I hate saying this because they are a summer favorite for so many people, but flip flops are not great either. Your toes must work very hard to prevent them from falling. This creates a lot of tension in your feet and toes. It is good to wear them to do shopping and for short walks, but stay with sandals or more substantial shoes for a thorough walk.
Massage your feet
- Sit on the ground with your legs extended. Fold your right knee and place your ankle on your left thigh. Put your fingers of your left hand between your toes.
- With your fingers between your toes, surround your ankles about 8 to 10 times each direction. Then flex and extend the balls with your feet 8 to 10 times and turn them 8 to 10 times.
- Remove your fingers and massage the balls from your feet and toes for 15-30 seconds or more. Find your point of “bubbling spring” (kidney 1 in Chinese medicine), a pronounced depression located between the first and second metatarsals just below the ball of your foot. It’s easy to find. It is a point of power which, when stimulated, sends a spiral of power through your body. Spend time – 30-60 seconds – it now.
- Massage your arches. One of my students, a body worker who knows reflexology, says that it stimulates and calms your “guts”, the vital organs.
- Return your leg and let it sit. Repeat on your left foot.

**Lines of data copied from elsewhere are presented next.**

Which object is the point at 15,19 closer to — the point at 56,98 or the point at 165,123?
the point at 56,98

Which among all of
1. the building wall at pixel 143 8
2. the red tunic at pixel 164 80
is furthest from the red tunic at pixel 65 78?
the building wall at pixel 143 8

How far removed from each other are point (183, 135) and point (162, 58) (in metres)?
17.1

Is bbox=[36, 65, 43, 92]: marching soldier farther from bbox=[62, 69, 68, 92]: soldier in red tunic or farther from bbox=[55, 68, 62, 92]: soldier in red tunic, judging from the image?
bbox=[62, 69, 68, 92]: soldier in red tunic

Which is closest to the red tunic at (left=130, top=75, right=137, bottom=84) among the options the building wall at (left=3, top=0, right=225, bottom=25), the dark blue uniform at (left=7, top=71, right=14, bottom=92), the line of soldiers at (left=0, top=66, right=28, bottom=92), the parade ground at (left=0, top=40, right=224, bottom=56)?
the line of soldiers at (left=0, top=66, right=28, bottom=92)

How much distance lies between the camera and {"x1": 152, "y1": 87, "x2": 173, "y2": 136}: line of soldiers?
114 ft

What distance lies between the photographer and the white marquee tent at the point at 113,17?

- Keep and roll a tennis ball under each foot for 30 to 60 seconds. After your first foot, take a moment to feel differences between both sides of your body, to your neck and shoulders.

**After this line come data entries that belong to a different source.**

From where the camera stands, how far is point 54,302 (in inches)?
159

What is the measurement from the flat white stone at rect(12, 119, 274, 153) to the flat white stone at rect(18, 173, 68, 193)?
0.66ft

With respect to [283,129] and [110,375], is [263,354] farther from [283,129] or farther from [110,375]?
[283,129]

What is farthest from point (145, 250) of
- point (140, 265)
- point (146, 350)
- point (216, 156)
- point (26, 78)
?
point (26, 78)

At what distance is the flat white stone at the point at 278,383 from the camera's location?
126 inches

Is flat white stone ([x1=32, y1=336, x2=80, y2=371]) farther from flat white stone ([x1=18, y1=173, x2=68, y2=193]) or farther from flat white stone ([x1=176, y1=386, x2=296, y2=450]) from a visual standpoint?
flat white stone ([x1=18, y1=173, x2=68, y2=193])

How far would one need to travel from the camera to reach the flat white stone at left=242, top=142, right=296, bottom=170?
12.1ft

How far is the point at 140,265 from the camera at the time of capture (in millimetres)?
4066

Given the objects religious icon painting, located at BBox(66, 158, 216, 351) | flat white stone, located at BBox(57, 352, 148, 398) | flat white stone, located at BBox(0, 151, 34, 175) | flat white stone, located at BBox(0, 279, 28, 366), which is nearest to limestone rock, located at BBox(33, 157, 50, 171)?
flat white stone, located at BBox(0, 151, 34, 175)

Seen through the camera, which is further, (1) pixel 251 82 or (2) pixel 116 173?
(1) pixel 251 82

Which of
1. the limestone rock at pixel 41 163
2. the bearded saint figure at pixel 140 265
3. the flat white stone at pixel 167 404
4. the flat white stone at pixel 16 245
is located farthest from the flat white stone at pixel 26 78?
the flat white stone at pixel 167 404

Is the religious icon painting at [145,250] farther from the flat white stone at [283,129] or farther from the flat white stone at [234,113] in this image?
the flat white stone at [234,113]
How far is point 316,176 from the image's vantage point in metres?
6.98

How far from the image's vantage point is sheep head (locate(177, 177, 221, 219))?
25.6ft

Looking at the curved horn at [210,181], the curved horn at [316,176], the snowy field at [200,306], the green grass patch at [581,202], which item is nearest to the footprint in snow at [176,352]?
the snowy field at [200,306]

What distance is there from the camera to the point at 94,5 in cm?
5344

We count on our feet all day, much more than we think or appreciate it. Take time – five minutes – every day to give them a little TLC. Your feet will make the same by keeping you stable and straight.
About Charlotte Bell
Charlotte Bell discovered yoga in 1982 and started teaching in 1986. Charlotte is the author of Mindful Yoga, Mindful Life: A Guide for Everyding Practice and Yoga for Meditators, both published by Rodmell Press. His third book is entitled Hip-Healthy Asana: The Yoga Pratitioner’s Guide to Protect of the Hips and Avoid Si Joint Pain (Shambhala Publications). She writes a monthly chronicle for Catalyst Magazine and is online Yoga U publisher. Charlotte is a founding member of the board of directors of Greentree Yoga, a non -profit organization that brings yoga to poorly served populations. Musician for life, Charlotte plays an oboe and an English horn in the Salt Lake Symphony and the Sextuant Folk Red rock Rondo, whose DVD won two Emmy Awards.